Elon Musk can re-open his Facebook pages (He still has Instagram pages btw, and they use the exact same data and platforms that Facebook does, so this is beyond pointless) and we can all simmer down.

‘The data from Facebook is just about the cost of it. That data is bought and sold every day’ –Steve Bannon.

Trump’s team understood Wisconsin was in play because multiple data sources (including calling people by the phone and asking them) were showing a rise in right wing support. Nothing new. Clinton’s team thought it was a lock (through their data sources) and they were proved wrong. You can blame Facebook for that, but then you must also blame the telephone.

Take Florida (a swing state) as an example. It has a population of around 20,000,000 (20 million) people. Let’s assume 10,000,000 of them vote (10 million) and the CPM (Cost per thousand impressions) is $10. That means it would cost $100,000 to target them all with Facebook ads (For those in the industry, although I’m simplifying this, I am aware of R&F limitations, inventory, bidding and the other issues here). This would mean any message from Trump or Clinton could be delivered to all of these people for $100,000. They could also be targeted, click into a website (off from Facebook) and start a re-targeting journey based on their own clicking decisions – at this point Facebook’s involvement is done.

Or, you could use data, third party data, Custom Audiences (emails, phone numbers, web impressions, DID’s that the advertiser has access to) Facebook’s algorithms etc. to segment the people you think would be more likely to be influenced by a certain message.

To keep it simple – We can segment people who like multiple gun ownership pages and send them a fake news message full of fear like – ‘Clinton wants to repeal your 2nd Amendment’. And boom you have a post that will be shared like crazy. Let’s say that segment amounted to 1,000,000 (1 million) people, it would cost $10,000, so the campaign would save $90,000 by using that data. The same exact message could still be sent to those 1,000,000 people with a waste cost.

▶ ACTIVITY LIST:
1) Answer these questions from the passage on Facebook ad targeting:
(a) Which state did Trump's team understand was in play?
(b) About how large is Florida's population, according to the passage?
(c) What fear-based message is suggested for people who like multiple gun ownership pages?
2) Transcribe the passage on Facebook ad targeting, starting at "Elon Musk can re-open" and ending at "blame the telephone.".
3) Write the next part of the passage on Facebook ad targeting, picking up after its last sentence.

▶ THE DATA:
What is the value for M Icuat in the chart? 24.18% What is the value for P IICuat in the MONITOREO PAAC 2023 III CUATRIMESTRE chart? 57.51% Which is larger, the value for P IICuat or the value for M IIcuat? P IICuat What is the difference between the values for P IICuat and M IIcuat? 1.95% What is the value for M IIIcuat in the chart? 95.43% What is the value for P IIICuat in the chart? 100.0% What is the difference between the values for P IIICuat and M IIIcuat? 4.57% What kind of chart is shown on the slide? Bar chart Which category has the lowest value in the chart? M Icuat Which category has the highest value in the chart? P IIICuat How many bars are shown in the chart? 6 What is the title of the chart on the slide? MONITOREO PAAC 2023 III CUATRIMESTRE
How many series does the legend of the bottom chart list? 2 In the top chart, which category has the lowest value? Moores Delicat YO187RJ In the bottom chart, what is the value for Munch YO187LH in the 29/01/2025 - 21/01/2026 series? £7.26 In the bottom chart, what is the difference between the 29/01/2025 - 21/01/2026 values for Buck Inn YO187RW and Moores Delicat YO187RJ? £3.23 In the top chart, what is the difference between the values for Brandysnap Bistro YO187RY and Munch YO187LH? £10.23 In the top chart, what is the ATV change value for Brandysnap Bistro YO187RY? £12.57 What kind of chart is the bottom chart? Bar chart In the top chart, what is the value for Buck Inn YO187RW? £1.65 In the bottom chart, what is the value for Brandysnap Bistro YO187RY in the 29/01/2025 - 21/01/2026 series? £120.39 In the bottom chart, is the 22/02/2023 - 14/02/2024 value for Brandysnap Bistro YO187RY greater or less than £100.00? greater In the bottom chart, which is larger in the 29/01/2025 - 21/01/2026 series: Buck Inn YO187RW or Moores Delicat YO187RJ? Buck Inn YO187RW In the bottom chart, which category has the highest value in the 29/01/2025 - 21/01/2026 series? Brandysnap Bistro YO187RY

▶ EXERCISE ANSWERS:
1)
(a) Wisconsin.
(b) Around 20,000,000 (20 million) people.
(c) 'Clinton wants to repeal your 2nd Amendment'.

2)
Elon Musk can re-open his Facebook pages (He still has Instagram pages btw, and they use the exact same data and platforms that Facebook does, so this is beyond pointless) and we can all simmer down.

‘The data from Facebook is just about the cost of it. That data is bought and sold every day’ –Steve Bannon.

Trump’s team understood Wisconsin was in play because multiple data sources (including calling people by the phone and asking them) were showing a rise in right wing support. Nothing new. Clinton’s team thought it was a lock (through their data sources) and they were proved wrong. You can blame Facebook for that, but then you must also blame the telephone.

3)
Remember, both campaigns used data. Both campaigns targeted people. Both campaigns concentrated spend on swing states (ColoradoFloridaIowaMichigan,MinnesotaOhioNevadaNew HampshireNorth CarolinaPennsylvaniaVirginia, and Wisconsin)

With the current storm, Facebook’s first response (to your outrage) was to limit targeting. What does that do? It means advertisers/campaigns have to spend MORE money to reach the people they need to achieve their goals, and therefore waste impressions. The fake news still flows, as it does through other social media publishers, websites, emails, messenger apps and so on.

In 2005 I visited an older couple in Florida a year after the Bush v Kerry election of 2004. I asked them who they voted for. They replied, ‘Bush’. ‘Why?’, I asked. ‘Because Kerry was a war villain, he left his troops for dead and ran to the hills’. ‘No he didn’t’, I said. (Kerry was exonerated and has a decorated war record). ‘Yes, he did, we got a leaflet through the post, go get it honey’. And there we have it, the fake news message got to the right people, without any help from Facebook or clever digital advertising.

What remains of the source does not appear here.